**** EXTRACTED INFORMATION ****
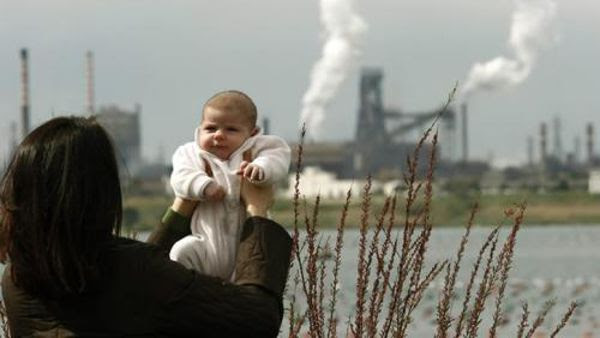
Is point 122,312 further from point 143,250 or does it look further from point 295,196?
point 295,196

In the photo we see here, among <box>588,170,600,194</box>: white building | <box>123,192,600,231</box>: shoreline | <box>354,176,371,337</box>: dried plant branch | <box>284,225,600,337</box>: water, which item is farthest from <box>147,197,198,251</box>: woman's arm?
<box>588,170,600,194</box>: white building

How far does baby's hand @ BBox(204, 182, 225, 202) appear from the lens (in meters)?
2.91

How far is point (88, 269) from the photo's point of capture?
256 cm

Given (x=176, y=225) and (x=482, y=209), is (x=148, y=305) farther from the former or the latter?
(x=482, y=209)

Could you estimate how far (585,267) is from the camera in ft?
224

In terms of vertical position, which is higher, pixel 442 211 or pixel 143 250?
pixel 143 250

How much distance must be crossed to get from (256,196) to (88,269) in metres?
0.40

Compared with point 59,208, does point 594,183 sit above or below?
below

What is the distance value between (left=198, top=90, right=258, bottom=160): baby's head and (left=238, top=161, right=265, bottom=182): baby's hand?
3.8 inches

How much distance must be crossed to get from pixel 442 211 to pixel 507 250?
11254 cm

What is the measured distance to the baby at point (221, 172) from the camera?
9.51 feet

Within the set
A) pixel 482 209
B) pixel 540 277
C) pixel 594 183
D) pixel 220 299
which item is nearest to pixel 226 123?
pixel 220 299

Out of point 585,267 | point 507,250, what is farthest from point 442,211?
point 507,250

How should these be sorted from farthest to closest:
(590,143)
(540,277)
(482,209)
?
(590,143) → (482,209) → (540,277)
****
**** EXTRACTED INFORMATION ****
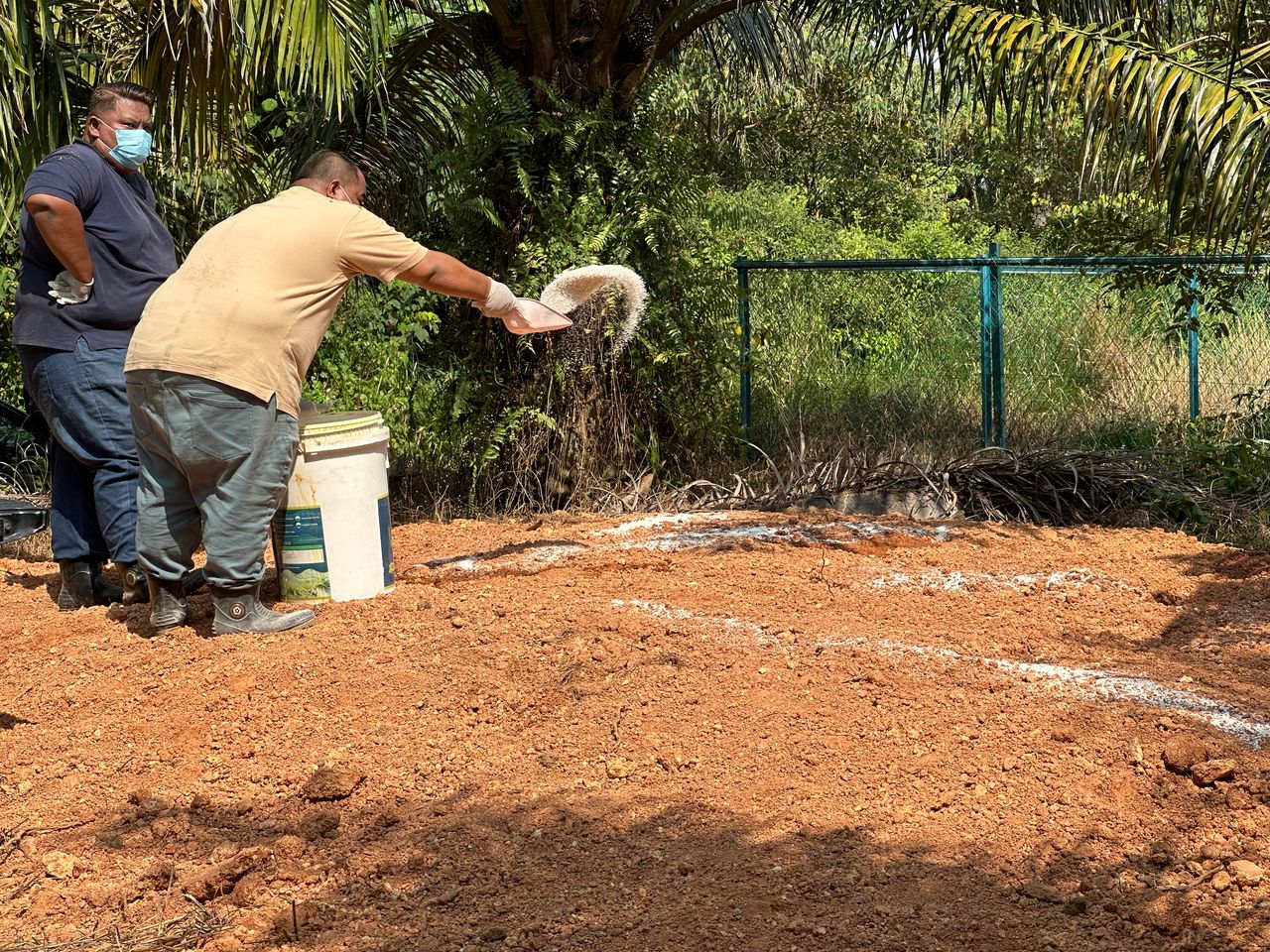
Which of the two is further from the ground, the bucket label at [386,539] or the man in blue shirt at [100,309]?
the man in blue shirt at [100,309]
****
**** EXTRACTED INFORMATION ****
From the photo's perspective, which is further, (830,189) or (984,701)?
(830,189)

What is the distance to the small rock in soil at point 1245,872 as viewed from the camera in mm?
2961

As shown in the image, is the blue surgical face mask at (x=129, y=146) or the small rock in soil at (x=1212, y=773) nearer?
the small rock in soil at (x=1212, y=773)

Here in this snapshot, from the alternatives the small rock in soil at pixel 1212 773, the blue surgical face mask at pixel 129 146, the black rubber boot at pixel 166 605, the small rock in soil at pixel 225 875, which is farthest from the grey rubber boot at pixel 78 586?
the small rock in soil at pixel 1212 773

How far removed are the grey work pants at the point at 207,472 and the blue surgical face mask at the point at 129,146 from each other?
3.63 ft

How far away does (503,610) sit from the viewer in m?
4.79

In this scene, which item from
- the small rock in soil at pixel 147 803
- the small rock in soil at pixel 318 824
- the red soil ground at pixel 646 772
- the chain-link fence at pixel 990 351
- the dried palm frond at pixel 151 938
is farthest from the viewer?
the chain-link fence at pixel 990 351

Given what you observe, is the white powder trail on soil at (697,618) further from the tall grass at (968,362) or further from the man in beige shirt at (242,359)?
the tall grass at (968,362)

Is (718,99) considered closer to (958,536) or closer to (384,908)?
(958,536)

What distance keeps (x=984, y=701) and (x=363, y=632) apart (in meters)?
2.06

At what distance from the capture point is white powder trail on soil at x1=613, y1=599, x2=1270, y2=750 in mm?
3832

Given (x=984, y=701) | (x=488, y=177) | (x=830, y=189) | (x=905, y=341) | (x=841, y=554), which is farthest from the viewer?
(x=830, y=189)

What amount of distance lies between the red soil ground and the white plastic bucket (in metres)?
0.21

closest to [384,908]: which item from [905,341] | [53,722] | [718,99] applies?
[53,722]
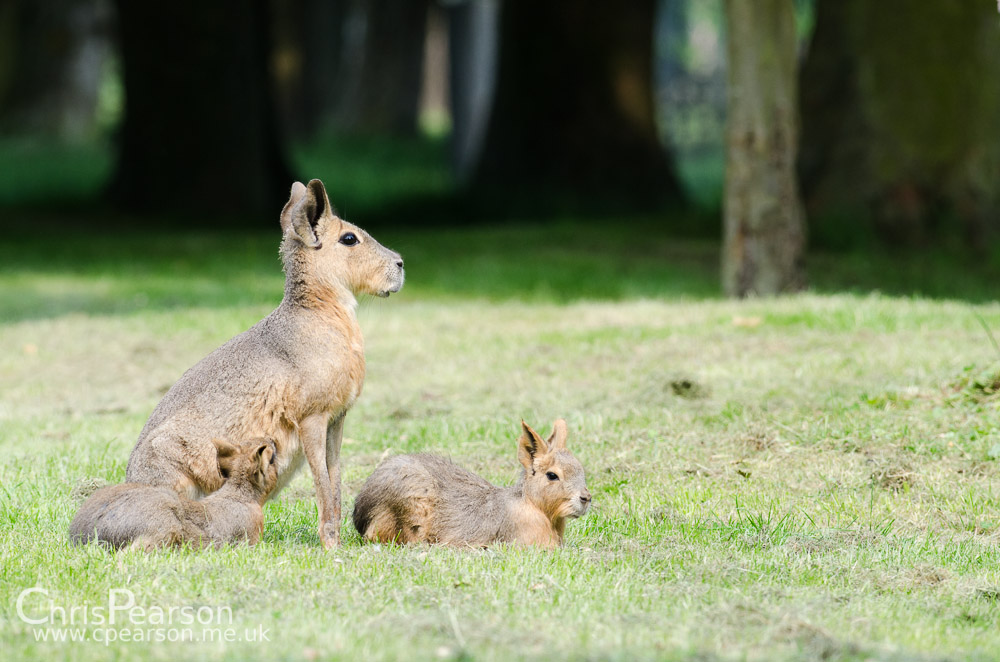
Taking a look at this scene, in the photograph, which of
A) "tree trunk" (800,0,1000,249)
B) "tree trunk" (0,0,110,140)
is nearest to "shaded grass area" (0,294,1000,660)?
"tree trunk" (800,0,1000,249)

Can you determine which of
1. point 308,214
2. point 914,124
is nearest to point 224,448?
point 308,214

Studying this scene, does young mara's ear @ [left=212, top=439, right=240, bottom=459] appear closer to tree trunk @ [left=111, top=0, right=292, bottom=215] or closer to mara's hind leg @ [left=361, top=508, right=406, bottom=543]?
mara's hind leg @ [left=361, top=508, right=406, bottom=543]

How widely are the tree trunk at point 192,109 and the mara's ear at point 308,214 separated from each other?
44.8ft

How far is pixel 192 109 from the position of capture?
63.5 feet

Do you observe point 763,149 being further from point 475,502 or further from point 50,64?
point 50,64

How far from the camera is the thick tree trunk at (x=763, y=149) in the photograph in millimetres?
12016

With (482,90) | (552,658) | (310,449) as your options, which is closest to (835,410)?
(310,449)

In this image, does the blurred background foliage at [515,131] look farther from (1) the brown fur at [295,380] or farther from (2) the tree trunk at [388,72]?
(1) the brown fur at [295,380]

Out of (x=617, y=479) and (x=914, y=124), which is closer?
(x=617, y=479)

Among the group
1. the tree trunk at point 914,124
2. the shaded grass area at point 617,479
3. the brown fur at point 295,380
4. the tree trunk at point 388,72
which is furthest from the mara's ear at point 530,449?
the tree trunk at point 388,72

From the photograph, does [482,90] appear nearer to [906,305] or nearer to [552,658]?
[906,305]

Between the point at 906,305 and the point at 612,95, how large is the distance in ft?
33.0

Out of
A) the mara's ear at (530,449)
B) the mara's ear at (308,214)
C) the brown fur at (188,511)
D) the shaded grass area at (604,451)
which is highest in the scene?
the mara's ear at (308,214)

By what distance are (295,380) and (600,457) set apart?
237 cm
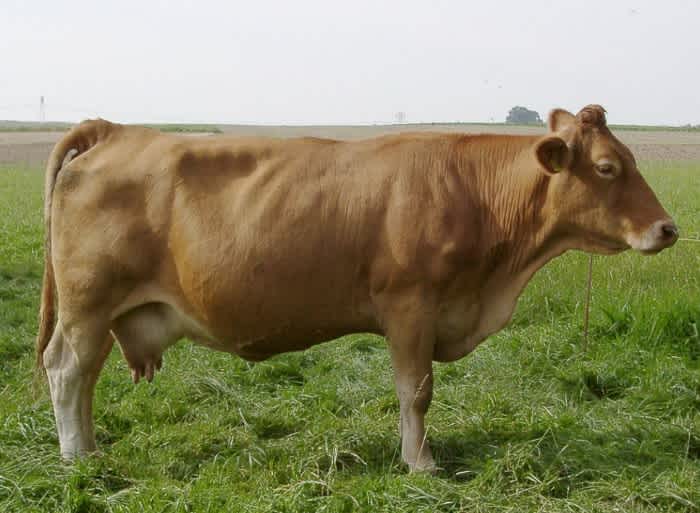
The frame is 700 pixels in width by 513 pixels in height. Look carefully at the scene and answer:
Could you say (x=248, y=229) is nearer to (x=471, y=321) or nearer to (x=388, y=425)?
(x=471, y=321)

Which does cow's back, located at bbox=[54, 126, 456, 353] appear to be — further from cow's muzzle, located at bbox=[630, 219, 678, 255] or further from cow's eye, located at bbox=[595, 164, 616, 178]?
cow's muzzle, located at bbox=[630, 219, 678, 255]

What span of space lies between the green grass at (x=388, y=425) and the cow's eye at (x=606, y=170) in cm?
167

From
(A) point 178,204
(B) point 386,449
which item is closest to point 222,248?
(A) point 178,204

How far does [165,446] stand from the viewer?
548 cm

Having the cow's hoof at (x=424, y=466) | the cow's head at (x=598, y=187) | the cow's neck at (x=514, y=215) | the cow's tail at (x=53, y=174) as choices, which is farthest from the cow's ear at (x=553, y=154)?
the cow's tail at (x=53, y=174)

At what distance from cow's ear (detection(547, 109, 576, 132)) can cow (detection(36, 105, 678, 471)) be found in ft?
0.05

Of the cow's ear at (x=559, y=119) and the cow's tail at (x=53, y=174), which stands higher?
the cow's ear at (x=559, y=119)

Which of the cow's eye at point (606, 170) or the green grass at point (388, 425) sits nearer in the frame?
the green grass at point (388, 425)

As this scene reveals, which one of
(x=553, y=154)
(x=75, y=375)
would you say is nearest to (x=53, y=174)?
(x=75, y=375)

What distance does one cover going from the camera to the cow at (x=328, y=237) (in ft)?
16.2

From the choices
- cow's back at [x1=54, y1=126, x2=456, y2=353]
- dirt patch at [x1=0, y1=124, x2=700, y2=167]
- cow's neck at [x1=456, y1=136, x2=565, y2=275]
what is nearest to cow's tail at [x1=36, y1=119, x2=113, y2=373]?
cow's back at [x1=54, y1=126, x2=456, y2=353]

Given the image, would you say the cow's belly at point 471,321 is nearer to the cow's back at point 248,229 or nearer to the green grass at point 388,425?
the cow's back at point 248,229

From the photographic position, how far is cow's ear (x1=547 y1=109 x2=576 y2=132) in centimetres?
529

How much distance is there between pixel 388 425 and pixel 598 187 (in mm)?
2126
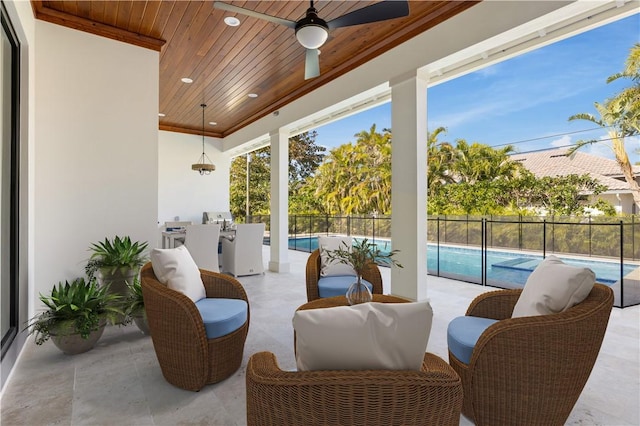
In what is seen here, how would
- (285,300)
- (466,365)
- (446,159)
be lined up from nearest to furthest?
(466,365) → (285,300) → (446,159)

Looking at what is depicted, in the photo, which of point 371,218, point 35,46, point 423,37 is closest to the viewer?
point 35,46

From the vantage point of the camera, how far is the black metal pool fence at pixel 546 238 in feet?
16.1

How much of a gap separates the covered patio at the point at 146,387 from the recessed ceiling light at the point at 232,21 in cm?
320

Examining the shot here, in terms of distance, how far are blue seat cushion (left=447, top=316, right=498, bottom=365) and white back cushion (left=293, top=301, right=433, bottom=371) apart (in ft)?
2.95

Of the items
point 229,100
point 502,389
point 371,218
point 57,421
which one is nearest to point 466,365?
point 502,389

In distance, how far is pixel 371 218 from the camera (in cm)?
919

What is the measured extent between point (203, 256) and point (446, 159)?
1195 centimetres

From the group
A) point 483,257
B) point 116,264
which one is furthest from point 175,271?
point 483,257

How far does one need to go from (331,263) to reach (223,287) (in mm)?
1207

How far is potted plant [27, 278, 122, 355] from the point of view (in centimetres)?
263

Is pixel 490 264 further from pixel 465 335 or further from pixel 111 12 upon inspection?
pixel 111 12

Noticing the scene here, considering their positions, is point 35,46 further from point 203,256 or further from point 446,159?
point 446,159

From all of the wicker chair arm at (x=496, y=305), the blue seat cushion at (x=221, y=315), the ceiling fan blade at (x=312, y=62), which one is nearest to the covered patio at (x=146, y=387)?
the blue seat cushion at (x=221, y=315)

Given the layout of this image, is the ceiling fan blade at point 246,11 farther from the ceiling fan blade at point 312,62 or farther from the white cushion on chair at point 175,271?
****
AIM: Please find each line in the records above that contains the word "brown" and copy those lines out.

TASK SOLUTION:
In this image, does the blurred background foliage at [515,131] look farther from (1) the brown fur at [295,380] or farther from (2) the tree trunk at [388,72]?
(1) the brown fur at [295,380]
3. the brown fur at point 295,380
C) the brown fur at (188,511)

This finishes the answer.